Feng Shui Mosaic, Helen Bushell,

When I found the Foo Dog or Lion at a flea market, I knew I just had to do another Oriental Shrine pique assiette mosaic and I wanted to incorporate a bit of Feng Shui too. I’d already done a small shrine incorporating a couple of Blue Willow porcelain saucers, some chopstick rests, a little Buddha and a stork figurine.  Pique Assiette mosaics, by the way, are a type of mosaic quite different from the usual mosaic made with tesserae, because of the use of the dishes and ornaments.

I’d been trying to cut a round mirror when it just cracked on its own in this wonderful semi-moon shape.
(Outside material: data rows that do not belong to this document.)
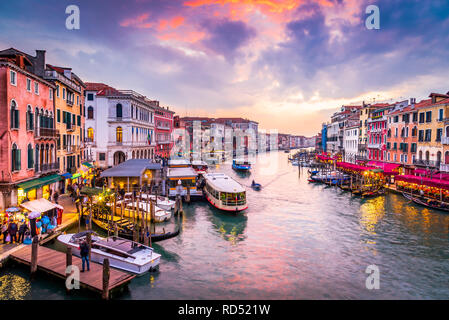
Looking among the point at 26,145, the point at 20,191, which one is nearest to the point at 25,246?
the point at 20,191

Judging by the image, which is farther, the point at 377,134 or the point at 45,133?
the point at 377,134

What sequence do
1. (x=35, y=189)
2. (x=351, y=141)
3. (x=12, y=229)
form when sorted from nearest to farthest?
(x=12, y=229)
(x=35, y=189)
(x=351, y=141)

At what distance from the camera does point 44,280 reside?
1358 cm

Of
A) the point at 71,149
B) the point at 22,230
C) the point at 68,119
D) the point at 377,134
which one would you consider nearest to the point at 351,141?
the point at 377,134

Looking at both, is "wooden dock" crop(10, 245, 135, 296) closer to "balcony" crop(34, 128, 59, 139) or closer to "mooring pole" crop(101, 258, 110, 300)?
"mooring pole" crop(101, 258, 110, 300)

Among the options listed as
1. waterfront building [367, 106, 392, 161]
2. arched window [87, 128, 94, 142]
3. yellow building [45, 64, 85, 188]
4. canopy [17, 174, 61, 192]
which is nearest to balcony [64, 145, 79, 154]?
yellow building [45, 64, 85, 188]

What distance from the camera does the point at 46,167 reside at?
909 inches

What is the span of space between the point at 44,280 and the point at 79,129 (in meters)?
23.2

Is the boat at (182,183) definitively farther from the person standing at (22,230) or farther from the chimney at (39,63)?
the person standing at (22,230)

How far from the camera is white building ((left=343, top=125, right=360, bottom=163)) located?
2436 inches

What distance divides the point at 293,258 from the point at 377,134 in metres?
41.2

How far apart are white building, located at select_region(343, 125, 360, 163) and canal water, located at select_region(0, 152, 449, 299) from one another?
114ft

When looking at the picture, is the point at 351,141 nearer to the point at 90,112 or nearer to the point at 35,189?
the point at 90,112

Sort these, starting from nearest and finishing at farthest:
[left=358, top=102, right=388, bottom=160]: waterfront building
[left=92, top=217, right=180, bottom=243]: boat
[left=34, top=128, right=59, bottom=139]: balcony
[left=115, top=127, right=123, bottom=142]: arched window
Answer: [left=92, top=217, right=180, bottom=243]: boat, [left=34, top=128, right=59, bottom=139]: balcony, [left=115, top=127, right=123, bottom=142]: arched window, [left=358, top=102, right=388, bottom=160]: waterfront building
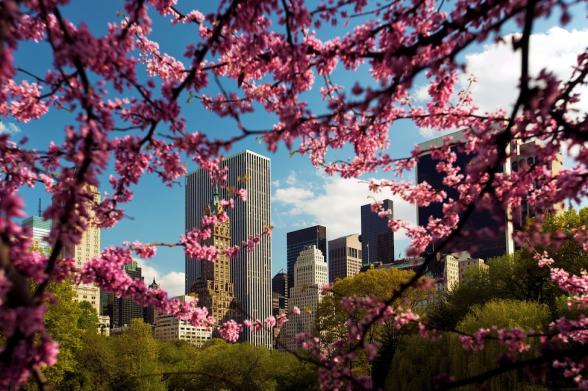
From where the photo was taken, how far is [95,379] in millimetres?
35438

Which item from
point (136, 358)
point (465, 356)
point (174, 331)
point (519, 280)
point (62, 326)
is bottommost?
point (174, 331)

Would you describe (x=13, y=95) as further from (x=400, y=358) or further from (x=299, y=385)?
(x=299, y=385)

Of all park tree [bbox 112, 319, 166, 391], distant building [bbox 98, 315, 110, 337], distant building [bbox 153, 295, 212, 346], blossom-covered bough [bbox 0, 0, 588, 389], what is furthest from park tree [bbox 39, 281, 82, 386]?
distant building [bbox 153, 295, 212, 346]

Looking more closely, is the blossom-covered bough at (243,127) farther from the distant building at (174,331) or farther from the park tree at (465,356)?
the distant building at (174,331)

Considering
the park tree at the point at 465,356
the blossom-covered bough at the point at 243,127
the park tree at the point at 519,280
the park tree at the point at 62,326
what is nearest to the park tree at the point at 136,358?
the park tree at the point at 62,326

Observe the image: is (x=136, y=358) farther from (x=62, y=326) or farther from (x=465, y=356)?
(x=465, y=356)

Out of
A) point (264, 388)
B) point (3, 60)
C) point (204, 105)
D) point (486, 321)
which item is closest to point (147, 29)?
point (204, 105)

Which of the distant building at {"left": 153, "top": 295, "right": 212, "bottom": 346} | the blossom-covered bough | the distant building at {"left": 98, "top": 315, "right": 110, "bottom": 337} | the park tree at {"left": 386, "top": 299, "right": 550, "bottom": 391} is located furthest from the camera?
the distant building at {"left": 153, "top": 295, "right": 212, "bottom": 346}

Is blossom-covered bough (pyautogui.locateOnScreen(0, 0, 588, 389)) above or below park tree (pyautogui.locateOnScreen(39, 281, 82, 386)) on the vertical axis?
above

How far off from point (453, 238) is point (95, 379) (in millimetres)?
36696

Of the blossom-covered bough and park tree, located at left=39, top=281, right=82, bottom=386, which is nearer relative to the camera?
the blossom-covered bough

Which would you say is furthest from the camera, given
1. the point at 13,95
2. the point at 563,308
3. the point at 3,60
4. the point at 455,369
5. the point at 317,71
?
the point at 563,308

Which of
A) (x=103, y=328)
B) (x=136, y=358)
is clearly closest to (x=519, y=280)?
(x=136, y=358)

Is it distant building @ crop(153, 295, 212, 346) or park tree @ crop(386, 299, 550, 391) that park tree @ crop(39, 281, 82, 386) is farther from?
distant building @ crop(153, 295, 212, 346)
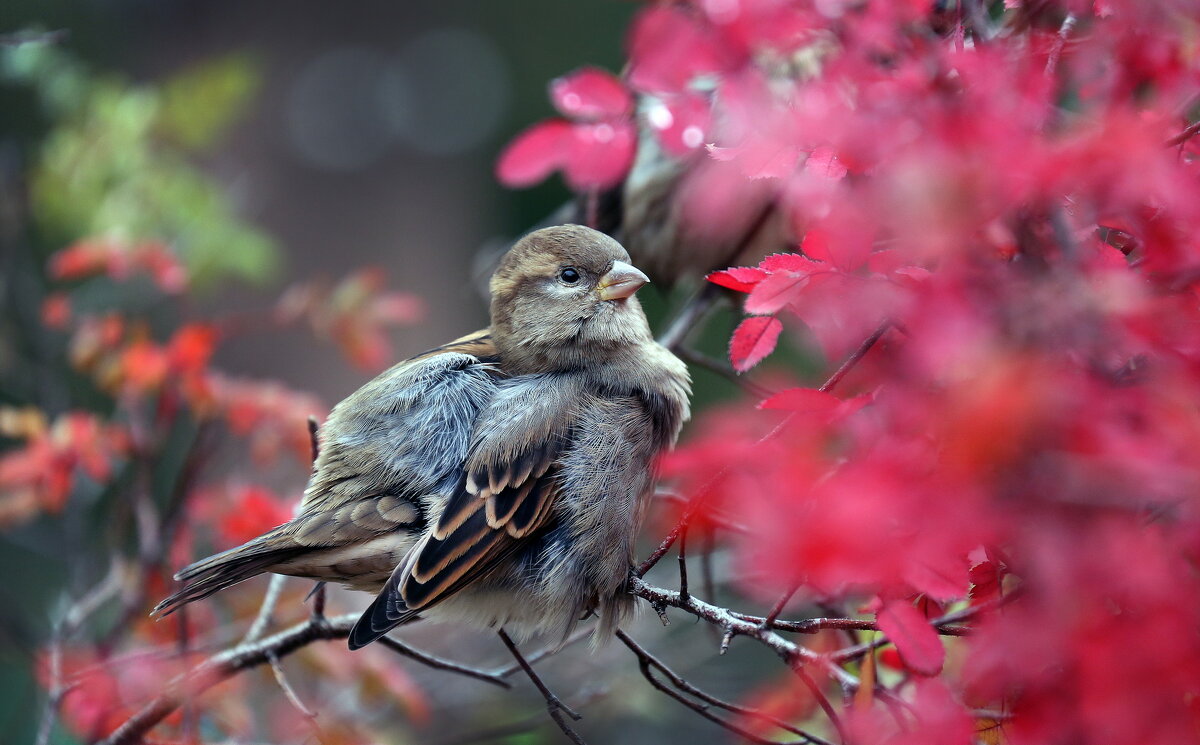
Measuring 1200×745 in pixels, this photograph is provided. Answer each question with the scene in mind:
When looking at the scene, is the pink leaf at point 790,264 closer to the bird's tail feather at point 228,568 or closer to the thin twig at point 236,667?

Well, something like that cannot be wasted! The shape of that mirror dictated the shape of the shrine and created the shoulders to put the little chopstick rests on. Everything just flowed together.

Where did I get almost all of these wonderful ingredients for the shrine? Well, here in Victoria, we have the most wonderful Chinatown ever. I love shopping in Chinatown, especially in a hidden little alley called Fan Tan Alley which is just too much fun to prowl.

Fan Tan Alley entrance from Pandora Street, Victoria BC, photo
The mystery entrance to Fan Tan Alley from Pandora Street
Fan Tan Alley,  Victoria BC, photo
Character shops in the alley
Fan Tan Alley,  Victoria BC, photo
The window of Dragon Song Music
Fan Tan Alley,  Victoria BC, photo
Baskets in a Fan Tan shop window

Now, with the find of the Foo dog, again things that I needed just seemed to fall into my lap. The background was made from some really good, antique Blue Willow dishes, given to me by an antique dealer friend of Eric’s. They were chipped and perfect for breaking. And break they did, like butter! So easy to cut and shape.


detail, Foo Dog Mosaic, by Helen Bushell,

More chopstick rests and another little Buddha were found on a trip to Chinatown. Any excuse to go there will do, after all. Other oriental saucers were found in Value Village and before I knew it, the piece was ready to start.

Foo Dog Mosaic, by Helen Bushell,

But this time I wanted to incorporate some Chi into the design. Chi is a flow of energy in Feng Shui . For that I wanted a water flow, so I created a little “golden river” for the fish to swim in, that led to the serene Buddha. The Foo Dog or Lion was at the gate to protect the Buddha and would keep the “Blue Willow garden” tranquil.

And so Feng Shui, with a nod to tranquility, Chi, and the garden became a design element in this little shrine.